In the middle of the darkened exhibition space is a large horizontal video screen two feet above the ground. Standing over it, you watch two pairs of hands – one on either side of the screen – diligently working away on handicrafts.

These hands are busy measuring material, outlining shapes, sketching images, folding cloth, cutting leather and stringing beads. It is only when you walk around the room that you realize the hands belong to Algonquin artist Nadia Myre, the driving force behind this multidisciplinary show.

It is then that you see the creations of Myre’s adept handiwork placed behind the glass of the display cases alongside traditional artifacts made in the 19th century by various members of other First Nations communities – including Haudenosaunee, Mi’kmaq and Coast Salish.

Myre’s latest artistic endeavour is titled Decolonial Gestures or Doing it Wrong? Refaire le chemin. It opened February 18 at the McCord Museum, where she is the artist-in-residence. The exhibit is her final project that summarizes the research and work she’s been doing for the past year at the museum.

Sifting through the museum’s large collection of First Nations artifacts, Myre uses a mix of objects, photographs, books and paintings to shed light on traditional Aboriginal crafts.

A member of the Kitigan Zibi Anishinabeg First Nation – located next to Maniwaki – Myre uses her show to illustrate how she is engaged in recovering a Native identity.

Set up in front of the display cases are headphone boxes that allow you to hear the instructions Myre followed in making her four original pieces – a pair of moccasins, a bag, a hair-receiver and a basket. What you quickly realize is that her contemporary pieces are not out of place positioned next to artifacts made 100 or 150 years ago. The attention to detail and purpose is evident. The new pieces serve as a reminder that the traditional process continues.

Myre’s black-and-red shoulder bag with dangling yellow-and-white braids and nine white feathers delicately stitched on the flap is a something a young Native woman in the 18th or 19th century could easily have made.

Myre’s objective is to underline the idea that with colonization came a devaluing of traditional artifacts. This is stated in one of the explanatory texts: “Museums function as active agents in the process of decontextualization; many artifacts from the First Nations collection have lost their cultural function as a result of ‘being collected’ and removed from their communities, and, in turn, many communities have lost the cultural knowledge of these objects.

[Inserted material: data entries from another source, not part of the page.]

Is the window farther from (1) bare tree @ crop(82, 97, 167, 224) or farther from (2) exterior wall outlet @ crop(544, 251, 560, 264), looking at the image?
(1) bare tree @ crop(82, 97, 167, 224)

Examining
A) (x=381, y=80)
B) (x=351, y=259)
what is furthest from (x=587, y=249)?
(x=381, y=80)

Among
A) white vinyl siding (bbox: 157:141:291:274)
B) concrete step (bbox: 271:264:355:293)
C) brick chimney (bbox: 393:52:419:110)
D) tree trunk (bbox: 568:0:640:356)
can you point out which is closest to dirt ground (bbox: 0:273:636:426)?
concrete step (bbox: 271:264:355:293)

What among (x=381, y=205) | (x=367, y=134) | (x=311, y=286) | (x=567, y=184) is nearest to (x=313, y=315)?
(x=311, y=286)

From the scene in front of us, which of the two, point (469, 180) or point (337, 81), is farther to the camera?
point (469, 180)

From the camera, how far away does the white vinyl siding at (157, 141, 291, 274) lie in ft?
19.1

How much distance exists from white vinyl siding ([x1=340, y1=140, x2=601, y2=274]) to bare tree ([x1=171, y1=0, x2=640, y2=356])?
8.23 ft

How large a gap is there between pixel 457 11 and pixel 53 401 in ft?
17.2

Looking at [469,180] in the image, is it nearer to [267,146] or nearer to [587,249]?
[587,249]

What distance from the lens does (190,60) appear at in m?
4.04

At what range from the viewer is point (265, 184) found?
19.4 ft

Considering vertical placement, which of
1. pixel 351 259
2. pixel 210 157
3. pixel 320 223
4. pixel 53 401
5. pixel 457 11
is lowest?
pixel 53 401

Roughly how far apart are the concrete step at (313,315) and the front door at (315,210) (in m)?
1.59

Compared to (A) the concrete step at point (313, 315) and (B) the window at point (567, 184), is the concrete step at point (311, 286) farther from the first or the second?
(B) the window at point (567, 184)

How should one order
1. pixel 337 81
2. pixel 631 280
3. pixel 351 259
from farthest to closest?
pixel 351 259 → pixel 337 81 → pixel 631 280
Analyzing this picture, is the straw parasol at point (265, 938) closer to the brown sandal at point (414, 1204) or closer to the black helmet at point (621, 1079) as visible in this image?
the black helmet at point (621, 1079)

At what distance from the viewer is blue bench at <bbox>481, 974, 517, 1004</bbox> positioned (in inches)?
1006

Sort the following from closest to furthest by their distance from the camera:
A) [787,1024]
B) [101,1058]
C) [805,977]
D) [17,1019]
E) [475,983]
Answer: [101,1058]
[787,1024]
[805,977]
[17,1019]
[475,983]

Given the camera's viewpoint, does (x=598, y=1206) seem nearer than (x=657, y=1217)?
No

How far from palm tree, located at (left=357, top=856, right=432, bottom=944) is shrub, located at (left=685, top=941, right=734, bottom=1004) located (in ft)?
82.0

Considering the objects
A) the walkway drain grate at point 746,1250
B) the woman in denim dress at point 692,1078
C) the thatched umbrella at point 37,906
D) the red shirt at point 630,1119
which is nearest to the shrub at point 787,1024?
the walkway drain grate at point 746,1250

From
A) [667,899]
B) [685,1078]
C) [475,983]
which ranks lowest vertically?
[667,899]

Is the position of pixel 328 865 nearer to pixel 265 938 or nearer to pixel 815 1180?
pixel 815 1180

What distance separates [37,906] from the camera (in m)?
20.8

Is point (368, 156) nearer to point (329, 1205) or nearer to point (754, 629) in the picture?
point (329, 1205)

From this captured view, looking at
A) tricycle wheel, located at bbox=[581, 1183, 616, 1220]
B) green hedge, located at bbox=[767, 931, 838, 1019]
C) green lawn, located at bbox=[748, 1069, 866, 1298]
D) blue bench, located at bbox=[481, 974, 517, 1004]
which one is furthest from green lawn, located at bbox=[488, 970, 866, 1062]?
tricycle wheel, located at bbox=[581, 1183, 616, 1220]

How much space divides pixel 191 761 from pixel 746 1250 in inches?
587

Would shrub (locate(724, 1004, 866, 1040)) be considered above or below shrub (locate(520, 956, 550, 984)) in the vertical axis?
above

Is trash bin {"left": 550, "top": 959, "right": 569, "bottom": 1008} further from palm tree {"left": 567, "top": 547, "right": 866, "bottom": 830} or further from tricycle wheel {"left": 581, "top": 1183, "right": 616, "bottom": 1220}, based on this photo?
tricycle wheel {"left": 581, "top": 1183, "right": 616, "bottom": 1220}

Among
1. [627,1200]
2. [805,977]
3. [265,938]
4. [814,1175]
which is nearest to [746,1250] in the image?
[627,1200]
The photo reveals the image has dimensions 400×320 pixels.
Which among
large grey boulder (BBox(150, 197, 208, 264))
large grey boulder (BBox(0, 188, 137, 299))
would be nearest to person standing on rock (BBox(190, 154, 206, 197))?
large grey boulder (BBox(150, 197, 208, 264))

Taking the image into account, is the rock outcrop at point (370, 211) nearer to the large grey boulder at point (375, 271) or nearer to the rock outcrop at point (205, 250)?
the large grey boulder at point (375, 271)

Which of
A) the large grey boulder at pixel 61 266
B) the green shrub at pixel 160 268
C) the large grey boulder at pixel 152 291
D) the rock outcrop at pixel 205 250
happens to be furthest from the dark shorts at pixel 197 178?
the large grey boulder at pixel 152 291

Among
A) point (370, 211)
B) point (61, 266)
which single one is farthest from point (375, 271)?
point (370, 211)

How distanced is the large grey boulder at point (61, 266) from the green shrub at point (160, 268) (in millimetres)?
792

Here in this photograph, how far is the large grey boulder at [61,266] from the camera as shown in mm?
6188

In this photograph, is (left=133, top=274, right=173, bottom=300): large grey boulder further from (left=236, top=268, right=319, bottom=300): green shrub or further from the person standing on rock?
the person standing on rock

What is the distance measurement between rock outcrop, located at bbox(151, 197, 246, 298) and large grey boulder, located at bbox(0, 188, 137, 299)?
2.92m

“The production of these re-imagined pieces epitomizes personal learning, re-skilling, as well as a system of knowledge transmission. Their creation allows me to restore the cognitive processes that have been the backbone of Native cultures; in revitalizing a material practice, I am performing a decolonial gesture and forging a cultural identity.”

Victorian inspiration

Myre discovered that women in Victorian society had a fascination for Indigenous artwork. Many women’s periodicals of the time featured articles instructing their readers how to produce bead- and needlework items.

These periodicals provided a window to the world and faraway places and peoples. Exoticism was in vogue and the readers wanting to enjoy fascination could follow the detailed instructions the publication provided and create colourful and exotic pieces.